As present evidence points towards the potential for the rapid spread of worldwide colistin resistance, the findings of this study are especially promising.
“For an infected patient, if the multidrug-resistant Gram-negative bacterial pathogen is resistant to colistin, then there is a big problem,” said senior author Dr James Kirby, Director of the Clinical Microbiology Laboratory at Beth Israel Deaconess Medical Centre (BIDMC), where the research took place.
Dr Kirby and his team screened 19 different antibiotics for their synergy with colistin, in their Antimicrobial Agents and Chemotherapy study. The scientists discovered several potential combinations where synergy was detected, and as such infections with resistant pathogens could be treated with combination therapy.
The team found that colistin worked well with linezolid, fusidic acid and clindamycin. These are protein synthesis inhibitor antibiotics, which alone have no activity against Gram-negative bacteria.

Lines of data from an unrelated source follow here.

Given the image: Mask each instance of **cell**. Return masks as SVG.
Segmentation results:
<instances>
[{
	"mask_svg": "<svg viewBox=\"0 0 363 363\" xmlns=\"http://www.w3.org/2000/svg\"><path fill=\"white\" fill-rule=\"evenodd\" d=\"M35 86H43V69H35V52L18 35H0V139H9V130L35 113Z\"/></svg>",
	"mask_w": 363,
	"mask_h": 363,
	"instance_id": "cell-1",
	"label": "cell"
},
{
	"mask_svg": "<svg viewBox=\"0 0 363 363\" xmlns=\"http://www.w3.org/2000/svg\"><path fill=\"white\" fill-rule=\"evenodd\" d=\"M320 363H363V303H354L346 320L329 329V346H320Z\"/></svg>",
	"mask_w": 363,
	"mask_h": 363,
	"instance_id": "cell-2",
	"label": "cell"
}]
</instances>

“It was remarkable to see two drugs, each of which is inactive on its own against these bacteria, inhibiting them in combination,” notes Dr Thea Brennan-Krohn.
“These findings suggest that colistin retains sub-lethal activity against colistin-resistant bacteria, which may enable drugs like linezolid to reach their targets.”
“Faced with highly resistant pathogens, clinicians often currently treat with multiple antibiotics without knowing the benefit the combinations may provide,” said Dr Kirby.
“This study now provides some scientific underpinning for these choices and direction for future investigation.”
Dr Kirby added that combination therapy may also allow clinicians to use lower but effective doses of colistin and other drugs, that in turn would avoid toxicities associated with the drugs, along with slowing the development of antibiotic resistance.
The study was funded by the National Institute of Allergy and Infectious Diseases, the National Institutes of Health and the Department of Health and Human Services.